── Given data

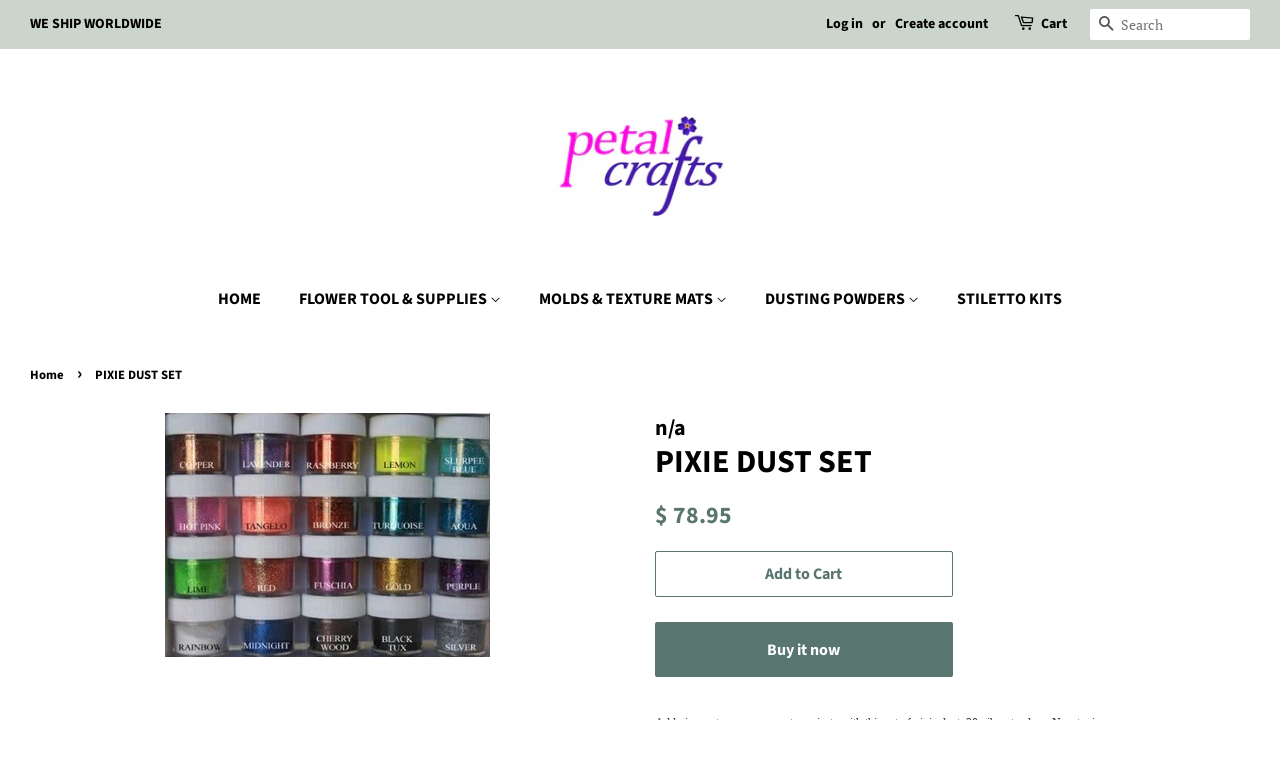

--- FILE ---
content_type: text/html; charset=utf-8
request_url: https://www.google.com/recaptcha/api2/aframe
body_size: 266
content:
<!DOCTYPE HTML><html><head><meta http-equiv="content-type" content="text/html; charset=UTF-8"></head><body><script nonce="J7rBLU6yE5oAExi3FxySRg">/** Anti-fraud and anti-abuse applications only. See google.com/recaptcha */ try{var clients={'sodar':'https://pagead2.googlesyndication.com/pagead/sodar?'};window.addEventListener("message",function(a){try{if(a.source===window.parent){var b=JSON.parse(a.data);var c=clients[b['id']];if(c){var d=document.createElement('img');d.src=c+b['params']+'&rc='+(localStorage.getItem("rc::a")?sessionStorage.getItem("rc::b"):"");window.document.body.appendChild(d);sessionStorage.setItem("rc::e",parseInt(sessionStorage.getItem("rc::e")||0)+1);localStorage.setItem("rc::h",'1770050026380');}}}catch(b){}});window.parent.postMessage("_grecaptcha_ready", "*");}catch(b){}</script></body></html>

────

- How to complete this task -
Could you set down the records above exactly, skipping any picture?

- Written answer -
--- FILE ---
content_type: text/html; charset=utf-8
request_url: https://www.google.com/recaptcha/api2/aframe
body_size: 266
content:
<!DOCTYPE HTML><html><head><meta http-equiv="content-type" content="text/html; charset=UTF-8"></head><body><script nonce="J7rBLU6yE5oAExi3FxySRg">/** Anti-fraud and anti-abuse applications only. See google.com/recaptcha */ try{var clients={'sodar':'https://pagead2.googlesyndication.com/pagead/sodar?'};window.addEventListener("message",function(a){try{if(a.source===window.parent){var b=JSON.parse(a.data);var c=clients[b['id']];if(c){var d=document.createElement('img');d.src=c+b['params']+'&rc='+(localStorage.getItem("rc::a")?sessionStorage.getItem("rc::b"):"");window.document.body.appendChild(d);sessionStorage.setItem("rc::e",parseInt(sessionStorage.getItem("rc::e")||0)+1);localStorage.setItem("rc::h",'1770050026380');}}}catch(b){}});window.parent.postMessage("_grecaptcha_ready", "*");}catch(b){}</script></body></html>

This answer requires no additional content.